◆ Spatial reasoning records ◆
○ ○ ○

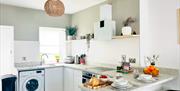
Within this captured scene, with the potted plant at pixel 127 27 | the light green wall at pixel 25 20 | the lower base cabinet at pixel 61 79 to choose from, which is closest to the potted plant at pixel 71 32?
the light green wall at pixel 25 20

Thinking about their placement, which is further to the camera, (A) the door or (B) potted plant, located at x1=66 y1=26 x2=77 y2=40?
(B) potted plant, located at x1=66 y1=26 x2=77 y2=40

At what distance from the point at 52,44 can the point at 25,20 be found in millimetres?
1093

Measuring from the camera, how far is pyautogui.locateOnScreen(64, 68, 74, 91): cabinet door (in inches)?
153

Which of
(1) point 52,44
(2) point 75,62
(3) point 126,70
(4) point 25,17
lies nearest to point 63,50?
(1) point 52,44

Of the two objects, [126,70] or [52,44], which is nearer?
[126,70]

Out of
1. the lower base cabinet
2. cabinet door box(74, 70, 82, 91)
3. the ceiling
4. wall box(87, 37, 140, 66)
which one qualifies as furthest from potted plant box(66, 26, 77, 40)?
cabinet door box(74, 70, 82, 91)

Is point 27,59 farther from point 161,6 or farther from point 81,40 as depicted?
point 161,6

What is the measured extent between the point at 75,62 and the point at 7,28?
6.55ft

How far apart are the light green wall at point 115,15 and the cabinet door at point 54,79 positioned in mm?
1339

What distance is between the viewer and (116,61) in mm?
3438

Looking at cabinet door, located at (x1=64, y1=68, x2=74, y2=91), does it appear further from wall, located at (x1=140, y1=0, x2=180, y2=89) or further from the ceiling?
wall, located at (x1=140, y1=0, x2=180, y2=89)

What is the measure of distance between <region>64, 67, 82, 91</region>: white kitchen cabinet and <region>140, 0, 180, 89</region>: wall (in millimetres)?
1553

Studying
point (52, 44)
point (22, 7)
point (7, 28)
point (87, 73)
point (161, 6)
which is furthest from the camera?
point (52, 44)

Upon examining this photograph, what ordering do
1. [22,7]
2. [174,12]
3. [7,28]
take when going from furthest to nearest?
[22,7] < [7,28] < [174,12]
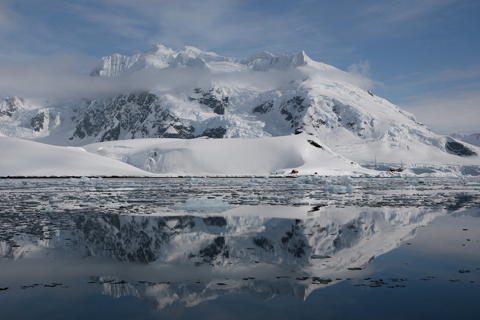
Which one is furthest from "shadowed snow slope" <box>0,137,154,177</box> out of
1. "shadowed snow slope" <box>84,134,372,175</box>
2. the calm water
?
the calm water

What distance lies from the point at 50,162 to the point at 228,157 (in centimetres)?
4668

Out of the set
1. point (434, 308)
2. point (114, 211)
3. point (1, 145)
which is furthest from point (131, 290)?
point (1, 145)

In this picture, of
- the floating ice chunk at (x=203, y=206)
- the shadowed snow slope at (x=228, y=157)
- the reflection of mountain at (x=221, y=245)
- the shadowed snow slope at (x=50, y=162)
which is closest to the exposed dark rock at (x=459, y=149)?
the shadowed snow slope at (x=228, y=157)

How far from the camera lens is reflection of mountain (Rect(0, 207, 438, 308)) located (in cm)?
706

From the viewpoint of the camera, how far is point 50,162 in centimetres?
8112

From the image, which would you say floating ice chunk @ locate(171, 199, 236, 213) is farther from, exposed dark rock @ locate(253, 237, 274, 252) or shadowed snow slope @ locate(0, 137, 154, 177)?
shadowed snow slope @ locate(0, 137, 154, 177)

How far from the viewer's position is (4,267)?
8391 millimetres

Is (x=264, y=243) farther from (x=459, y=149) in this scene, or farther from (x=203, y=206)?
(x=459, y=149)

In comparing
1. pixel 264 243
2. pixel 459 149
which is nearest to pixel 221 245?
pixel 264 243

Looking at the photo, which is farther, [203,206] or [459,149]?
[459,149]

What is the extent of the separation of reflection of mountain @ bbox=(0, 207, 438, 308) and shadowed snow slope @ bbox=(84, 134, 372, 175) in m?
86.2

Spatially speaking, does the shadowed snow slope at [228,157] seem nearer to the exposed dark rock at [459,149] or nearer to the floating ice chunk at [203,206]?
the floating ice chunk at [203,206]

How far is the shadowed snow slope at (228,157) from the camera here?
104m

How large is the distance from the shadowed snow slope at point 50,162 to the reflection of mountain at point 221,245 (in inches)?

○ ○ ○

◆ What to work on ◆
Repeat the records above exactly, leaving out the pictures.

◆ Exercise output ◆
Within this captured scene, with the potted plant at pixel 127 27 | the light green wall at pixel 25 20 | the lower base cabinet at pixel 61 79 to choose from, which is closest to the potted plant at pixel 71 32?
the light green wall at pixel 25 20

Thinking about their placement, which is further to the camera, (A) the door or (B) potted plant, located at x1=66 y1=26 x2=77 y2=40?
(B) potted plant, located at x1=66 y1=26 x2=77 y2=40

At what distance from the point at 52,44 can the point at 25,20 be found in millimetres?
1093

Measuring from the camera, how far is pyautogui.locateOnScreen(64, 68, 74, 91): cabinet door (in inches)?
153

Which of
(1) point 52,44
(2) point 75,62
(3) point 126,70
(4) point 25,17
lies nearest to point 63,50?
(1) point 52,44

Of the two objects, [126,70] or [52,44], which is nearer?
[126,70]

Out of
1. the lower base cabinet
2. cabinet door box(74, 70, 82, 91)
3. the ceiling
4. wall box(87, 37, 140, 66)
which one qualifies as furthest from potted plant box(66, 26, 77, 40)?
cabinet door box(74, 70, 82, 91)

Is point 27,59 farther from point 161,6 or farther from point 81,40 as depicted?
point 161,6

What is the measured extent between the point at 75,62 and the point at 7,28?
6.55ft

How far apart are the light green wall at point 115,15 and the cabinet door at point 54,79 positioned in mm?
1339

What distance is between the viewer and (116,61) in mm?
3438

Looking at cabinet door, located at (x1=64, y1=68, x2=74, y2=91), does it appear further from wall, located at (x1=140, y1=0, x2=180, y2=89) or further from the ceiling?
wall, located at (x1=140, y1=0, x2=180, y2=89)

What is the measure of distance between <region>64, 67, 82, 91</region>: white kitchen cabinet and <region>140, 0, 180, 89</region>: wall (in millimetres)?
1553

Studying
point (52, 44)
point (22, 7)
point (7, 28)
point (87, 73)
point (161, 6)
which is furthest from the camera?
point (52, 44)

Upon examining this photograph, what ordering do
1. [22,7]
2. [174,12]
3. [7,28]
take when going from furthest to nearest?
[22,7] < [7,28] < [174,12]
Which one is furthest from "shadowed snow slope" <box>0,137,154,177</box> out of
1. "shadowed snow slope" <box>84,134,372,175</box>
2. the calm water
?
the calm water

What distance lies from the point at 50,162 to the point at 228,157 (in centimetres)?
4668

Out of the set
1. point (434, 308)
2. point (114, 211)
3. point (1, 145)
which is furthest from point (131, 290)?
point (1, 145)

In this picture, of
- the floating ice chunk at (x=203, y=206)
- the shadowed snow slope at (x=228, y=157)
- the reflection of mountain at (x=221, y=245)
- the shadowed snow slope at (x=50, y=162)
which is closest to the exposed dark rock at (x=459, y=149)?
the shadowed snow slope at (x=228, y=157)

How far from the camera lens is reflection of mountain (Rect(0, 207, 438, 308)) located (in cm)?
706

From the viewpoint of the camera, how far is point 50,162 in centimetres?
8112

From the image, which would you say floating ice chunk @ locate(171, 199, 236, 213) is farther from, exposed dark rock @ locate(253, 237, 274, 252) or shadowed snow slope @ locate(0, 137, 154, 177)?
shadowed snow slope @ locate(0, 137, 154, 177)

How far from the viewer's position is (4,267)?
8391 millimetres

Is (x=264, y=243) farther from (x=459, y=149) in this scene, or farther from (x=203, y=206)?
(x=459, y=149)

In comparing
1. pixel 264 243
2. pixel 459 149
which is nearest to pixel 221 245?
pixel 264 243

Looking at the photo, which is farther, [203,206] or [459,149]?
[459,149]

What is the extent of the separation of reflection of mountain @ bbox=(0, 207, 438, 308) and shadowed snow slope @ bbox=(84, 134, 372, 175) in m?
86.2

Spatially speaking, does the shadowed snow slope at [228,157] seem nearer to the exposed dark rock at [459,149] or nearer to the floating ice chunk at [203,206]?
the floating ice chunk at [203,206]

How far is the shadowed snow slope at (228,157) from the camera here?
104m

How large is the distance from the shadowed snow slope at point 50,162 to the reflection of mountain at point 221,245 (in inches)?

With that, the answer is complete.